1. A shock absorber for bumpers providing damage-free absorption of shock energy during vehicle crashes for placement between a vehicle bumper and a vehicle body, the shock absorber consisting of at least one elastically deformable element and a support body, the elastically deformable element and the support body each having mutually engaging flat sliding surfaces which form an angle with respect to the direction of movement of the element, upon impact elastic body means between portions of the elastically deformable element and the support body adapted to influence the deformation and movement of the elastically deformable element during impact.

2. A shock absorber as in claim 1 wherein the support body envelops the elastically deformable element.

3. A shock absorber as in claim 1 wherein the elastically deformable element includes a central frame and alternately inclined deformable ribs on both sides of the central frame, the deformable ribs having end portions that engage the support body, the rib end portions and the support body forming the mutually engaging sliding surfaces.

4. A shock absorber according to claim 1 wherein the elastically deformable element has deformable ribs and the support body has deformable ribs positioned opposite in mutually engaging relationship with each other.

5. A shock absorber according to claim 1 wherein the elastic body means comprises synthetic foam.

6. A shock absorber according to claim 1 including additional elastic body means comprising elastically deformable strips arranged between the elastically deformable element and the support body.

7. A shock absorber according to claim 1 including additional elastic body means of differing elasticity.

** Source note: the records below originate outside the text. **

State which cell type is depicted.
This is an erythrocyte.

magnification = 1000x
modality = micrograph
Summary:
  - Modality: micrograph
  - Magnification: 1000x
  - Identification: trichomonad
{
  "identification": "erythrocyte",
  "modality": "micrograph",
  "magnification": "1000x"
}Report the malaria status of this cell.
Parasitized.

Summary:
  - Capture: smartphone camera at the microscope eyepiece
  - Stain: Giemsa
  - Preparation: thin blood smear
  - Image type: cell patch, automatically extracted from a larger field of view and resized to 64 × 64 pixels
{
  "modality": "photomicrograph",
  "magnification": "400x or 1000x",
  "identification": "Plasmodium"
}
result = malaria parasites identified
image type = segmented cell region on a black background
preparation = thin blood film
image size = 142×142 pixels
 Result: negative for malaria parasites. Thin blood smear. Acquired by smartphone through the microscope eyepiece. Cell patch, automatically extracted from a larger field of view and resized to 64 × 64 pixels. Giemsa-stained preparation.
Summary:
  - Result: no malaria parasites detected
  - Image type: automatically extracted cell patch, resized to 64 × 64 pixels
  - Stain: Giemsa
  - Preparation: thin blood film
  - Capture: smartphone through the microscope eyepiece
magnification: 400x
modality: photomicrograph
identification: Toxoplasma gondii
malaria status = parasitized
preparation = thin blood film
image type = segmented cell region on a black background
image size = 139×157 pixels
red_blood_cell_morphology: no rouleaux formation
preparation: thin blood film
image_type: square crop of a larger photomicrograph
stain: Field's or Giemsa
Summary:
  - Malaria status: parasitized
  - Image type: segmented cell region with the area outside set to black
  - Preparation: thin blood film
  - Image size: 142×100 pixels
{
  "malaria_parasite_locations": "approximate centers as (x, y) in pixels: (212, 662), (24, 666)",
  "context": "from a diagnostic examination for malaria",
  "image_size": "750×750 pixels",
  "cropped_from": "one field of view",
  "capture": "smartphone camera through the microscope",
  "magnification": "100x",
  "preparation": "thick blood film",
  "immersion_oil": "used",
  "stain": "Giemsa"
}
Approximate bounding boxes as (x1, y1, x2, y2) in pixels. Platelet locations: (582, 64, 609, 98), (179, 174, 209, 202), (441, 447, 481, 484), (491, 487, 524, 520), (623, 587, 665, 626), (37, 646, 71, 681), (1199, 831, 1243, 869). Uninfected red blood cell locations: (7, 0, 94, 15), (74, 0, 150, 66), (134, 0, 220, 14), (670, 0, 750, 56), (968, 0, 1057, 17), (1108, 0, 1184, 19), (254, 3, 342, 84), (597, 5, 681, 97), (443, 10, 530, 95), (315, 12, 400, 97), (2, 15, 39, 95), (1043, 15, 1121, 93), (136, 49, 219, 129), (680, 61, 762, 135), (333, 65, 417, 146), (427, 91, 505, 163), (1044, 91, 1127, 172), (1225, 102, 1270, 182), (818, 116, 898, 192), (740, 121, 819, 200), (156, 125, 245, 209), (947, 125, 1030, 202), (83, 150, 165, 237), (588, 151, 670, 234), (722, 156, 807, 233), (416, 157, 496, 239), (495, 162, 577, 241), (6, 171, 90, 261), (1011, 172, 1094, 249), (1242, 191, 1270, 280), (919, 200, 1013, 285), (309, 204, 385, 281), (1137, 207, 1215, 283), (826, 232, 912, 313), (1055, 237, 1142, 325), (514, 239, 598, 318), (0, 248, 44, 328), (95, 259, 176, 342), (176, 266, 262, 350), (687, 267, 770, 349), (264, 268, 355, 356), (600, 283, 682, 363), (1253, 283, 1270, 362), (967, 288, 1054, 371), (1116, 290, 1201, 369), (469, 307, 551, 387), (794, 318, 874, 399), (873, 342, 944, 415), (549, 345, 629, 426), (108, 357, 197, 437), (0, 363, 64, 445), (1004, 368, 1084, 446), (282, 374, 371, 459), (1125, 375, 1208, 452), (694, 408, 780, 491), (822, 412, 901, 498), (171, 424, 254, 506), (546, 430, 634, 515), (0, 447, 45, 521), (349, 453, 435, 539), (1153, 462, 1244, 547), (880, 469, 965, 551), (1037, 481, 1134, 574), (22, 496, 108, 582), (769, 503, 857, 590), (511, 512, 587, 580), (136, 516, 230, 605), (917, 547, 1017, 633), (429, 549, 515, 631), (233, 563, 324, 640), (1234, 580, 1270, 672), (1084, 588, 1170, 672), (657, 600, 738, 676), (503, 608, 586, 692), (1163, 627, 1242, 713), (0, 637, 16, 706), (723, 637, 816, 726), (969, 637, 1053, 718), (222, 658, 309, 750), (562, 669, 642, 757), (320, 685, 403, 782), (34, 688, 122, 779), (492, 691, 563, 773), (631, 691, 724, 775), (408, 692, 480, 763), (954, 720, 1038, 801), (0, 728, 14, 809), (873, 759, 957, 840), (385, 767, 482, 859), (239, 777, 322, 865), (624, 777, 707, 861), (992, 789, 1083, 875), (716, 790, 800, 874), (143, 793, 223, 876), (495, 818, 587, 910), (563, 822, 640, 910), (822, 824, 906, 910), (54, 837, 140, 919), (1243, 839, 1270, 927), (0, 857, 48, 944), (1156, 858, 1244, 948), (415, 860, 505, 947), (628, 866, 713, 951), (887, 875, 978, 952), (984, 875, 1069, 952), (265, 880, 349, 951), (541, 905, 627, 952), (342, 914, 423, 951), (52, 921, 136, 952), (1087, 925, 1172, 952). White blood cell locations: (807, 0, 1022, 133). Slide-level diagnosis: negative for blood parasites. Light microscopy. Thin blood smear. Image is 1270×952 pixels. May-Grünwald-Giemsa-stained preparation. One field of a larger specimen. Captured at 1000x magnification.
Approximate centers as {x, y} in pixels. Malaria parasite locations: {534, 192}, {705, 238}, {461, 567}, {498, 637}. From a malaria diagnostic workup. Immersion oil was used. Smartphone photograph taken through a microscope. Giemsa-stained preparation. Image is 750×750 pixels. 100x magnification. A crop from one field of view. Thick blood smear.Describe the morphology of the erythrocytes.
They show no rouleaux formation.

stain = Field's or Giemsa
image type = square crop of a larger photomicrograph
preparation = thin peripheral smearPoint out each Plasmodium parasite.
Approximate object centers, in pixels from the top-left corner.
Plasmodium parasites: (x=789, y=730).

8. A shock absorber according to claim 1 wherein the elastically deformable element includes limbs facing each other and outwardly inclined relative to each other, the limbs being supportingly arranged on correspondingly inclined surfaces of the support body.

9. A shock absorber according to claim 8 including beam ties arranged as tension members in the direction of movement next to the corresponding inclined surfaces.

10. A shock absorber according to claim 8 wherein the elastic body means includes elastic foam arranged between the element and the support body.